Cora stepped forward. “Let me do my tracking spell.”
We gathered in a circle and Juniper put the talisman in the center. Cora softened her focus then began to utter a Celtic incantation.
Just like at the séance, a swirling cloud of smoke began to surround us. I tensed, recalling my dad’s face bursting out of it. But instead of any scary gargoyle faces, the smoke turned into a long tendril that began to snake through the trees.
“Um, Cora,” I said. “Your spell’s getting away.”
Her eyes flew open and she quickly stood. “Quick. Come on.”
She tore off into the trees after the arrow of smoke. We followed.
The ground inclined upwards and the trees grew denser the farther we went. Leaves and branches, and the occasional unwelcome vine, whipped and snapped and battered my face, my heart pounding as I ran.

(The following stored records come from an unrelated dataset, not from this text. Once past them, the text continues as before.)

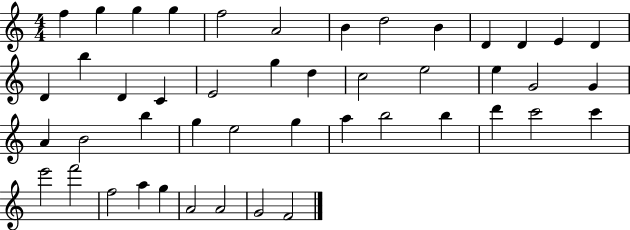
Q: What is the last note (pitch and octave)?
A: F4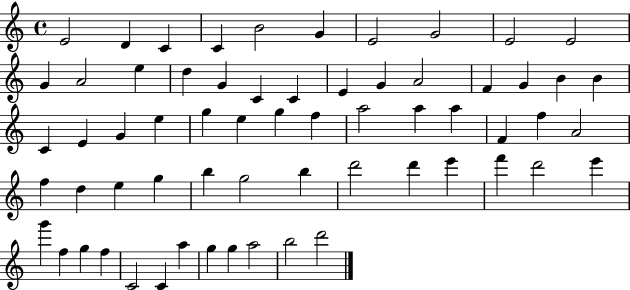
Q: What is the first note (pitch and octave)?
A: E4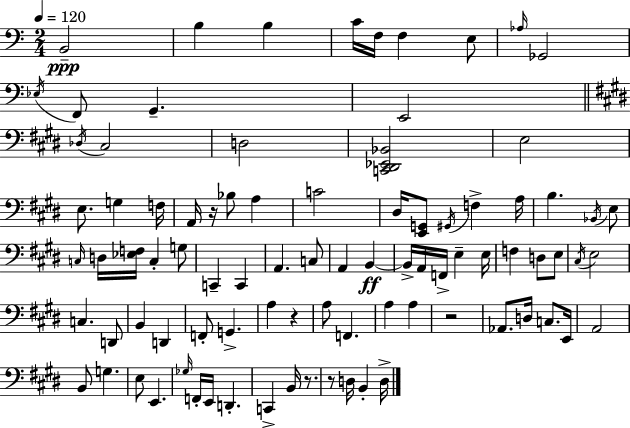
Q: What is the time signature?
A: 2/4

“Man, he really wedged himself right in, didn’t he?” Retta said, fighting against the branches, her fragile wings pinned against her back to protect them from getting torn.
The smoke led us onwards. Then, suddenly, it stopped dead.
I scudded to a halt, kicking a stone. It skipped along and plunged down a huge gaping crevasse.
The smoke tendril turned into a swirling cloud over the crevasse. Then, in a big poof, it dissipated into the air.
I looked down into the plunging darkness. “Ah crap.”